I was pretty close to full out crying the other day…
That’s Dave Luz, welcoming our first customer to CloverDTX, the first restaurant that Dave was completely responsible for opening.
The other day Dave told me he was leaving Clover. I can’t think of many things in my life that have caused me so much shock. I mean shocked to the point where I almost didn’t believe this could be true. I spent the next 4 days trying to understand what was happening, and trying unsuccessfully to convince Dave that he was making a terrible choice. I failed. He’s leaving.
Dave started at Clover just over a year ago, end of January 2015. He was our first Operations leader. Before Dave all of the restaurant managers reported directly to me. Yeah. Really. Can you believe how crazy that was? Dave came to us from The Cheesecake Factory. That’s where he’s returning. To the same job he left. He misses Cheesecake and wants to go back. We didn’t get in a fight. He doesn’t hate Clover. He just misses Cheesecake and wants to go back. It took me hours of asking the same question many different ways before I’ve come to accept that. But honestly, it’s still a bit hard to believe.
We’re on a tear at Clover right now. We’re up 100% vs. last year. That’s crazy. The company to date this year is the same as 2 of the companies we ran last year. And we’ve just gotten started with opening new restaurants. We have an amazing pipeline, and even more amazing managers to run the restaurants. It’s just a really exciting and potent time to be at Clover. That combined with all the wonderful people we work with and support, combined with the incredible good we’re doing to build local food systems and attack global warming, it’s a really vibrant time to be at Clover. Which is part of why I was so shocked.
But in addition to surprise there is sadness. Yeah, that heading is honest. I didn’t quite cry, but I did come close a few times, that spot where your eye lids are damming up water keeping it from spilling out.
And if I’m going to be totally honest, there’s some anger. But not a lot. I’m not a super angry sort of person. More than anger the feeling of being let down. There are few people in my life I trusted as deeply as I trusted Dave. It’s not a small thing for me to deal with. And I still feel he belongs here. I feel like I failed him and I failed Clover more broadly as a leader.
So it’s from this perspective that I went around last week talking to stakeholders. First to my board, who are amazing and helped me a ton. Then to leaders in our company in 1 on 1s, then to managers in 1 on 1s (actually 2 on 1s, Rob Christensen, an Area Manager at Clover, joined me for those). Then to investors last night.
In general I found that this just wasn’t as big a deal for others as it was for me. Which is a relief to some extent. Most people asked how this would impact there job, the answer was “none,” and people said “that’s too bad Dave’s leaving” and the conversations were over. I don’t know what I wanted. But it felt a little unsatisfying. While at the same time being a relief.
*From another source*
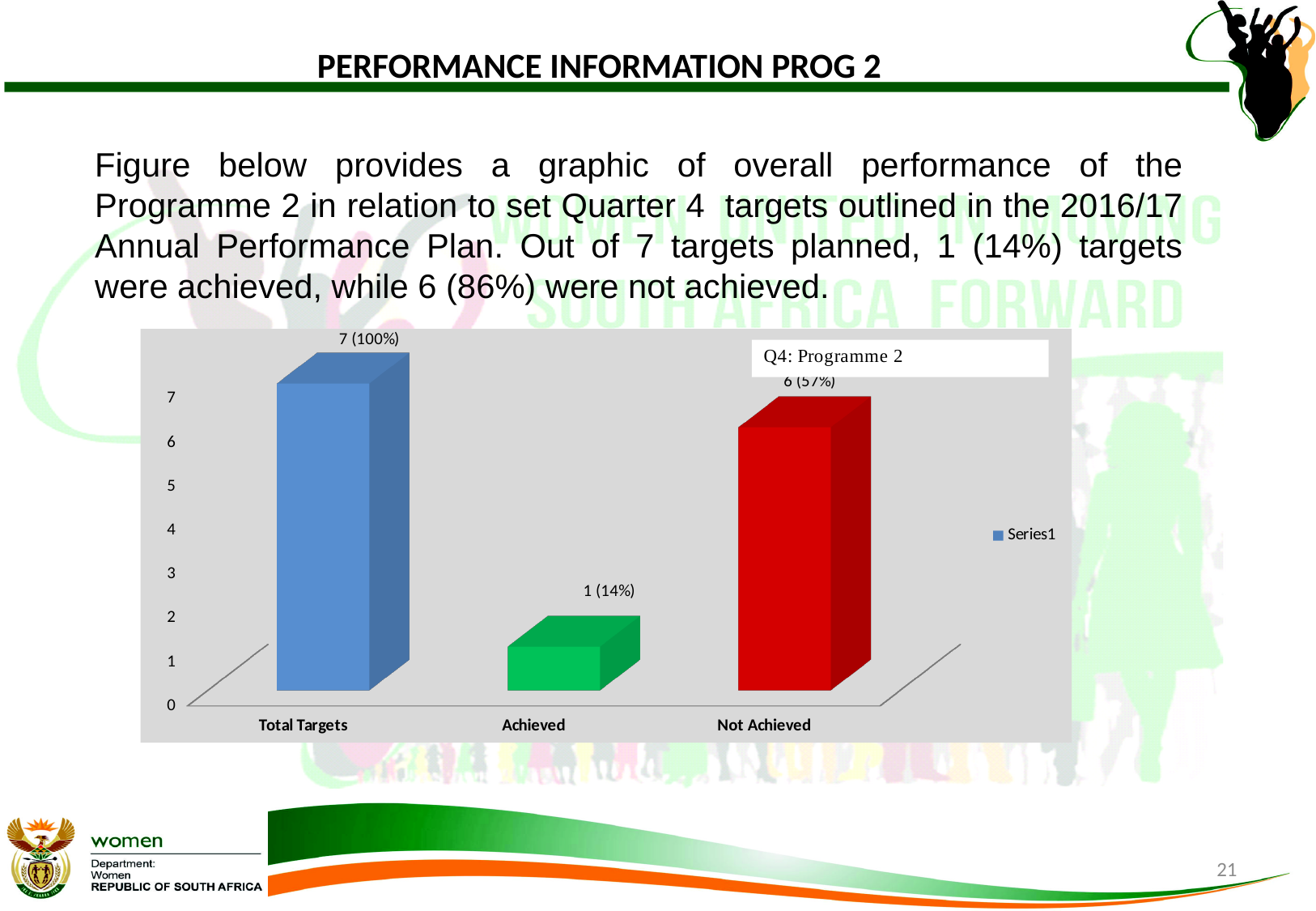
How many series does the chart legend list? 1 Is the value for Achieved greater or less than 3? less Which is larger, the bar for Not Achieved or the bar for Achieved? Not Achieved What is the data label on the Total Targets bar? 7 (100%) What is the title of the chart? Q4: Programme 2 Which category has the lowest bar? Achieved What kind of chart is shown on the slide? Bar chart Is the value for Not Achieved greater or less than 4? greater How many categories are shown on the x axis of the chart? 3 What colour is the Not Achieved bar? Red Which category has the highest bar? Total Targets What is the data label on the Achieved bar? 1 (14%)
So what happens now? Dave will be around for a period to help with the transition. We now have an open hire for a senior operations manager. Rob Christensen, who is an Area Manager (meaning he managers restaurant managers) will take an interim role of leading our operations. Michael Minichello, Area Manager, just started here at Clover but has incredible and deep experience running Tavern on the Square prior to Clover and will be an important part of leading us forward. And Vincenzo Pileggi, Clover employee #5 has recently taken on the role of Director of Mobile Operations and will lead our trucks. Finally, Peter Bona who runs our logistics, will continue in that role.
So we’re in great shape, if a bit sad. And if you’re a Clover employee and want to talk about this my door is open.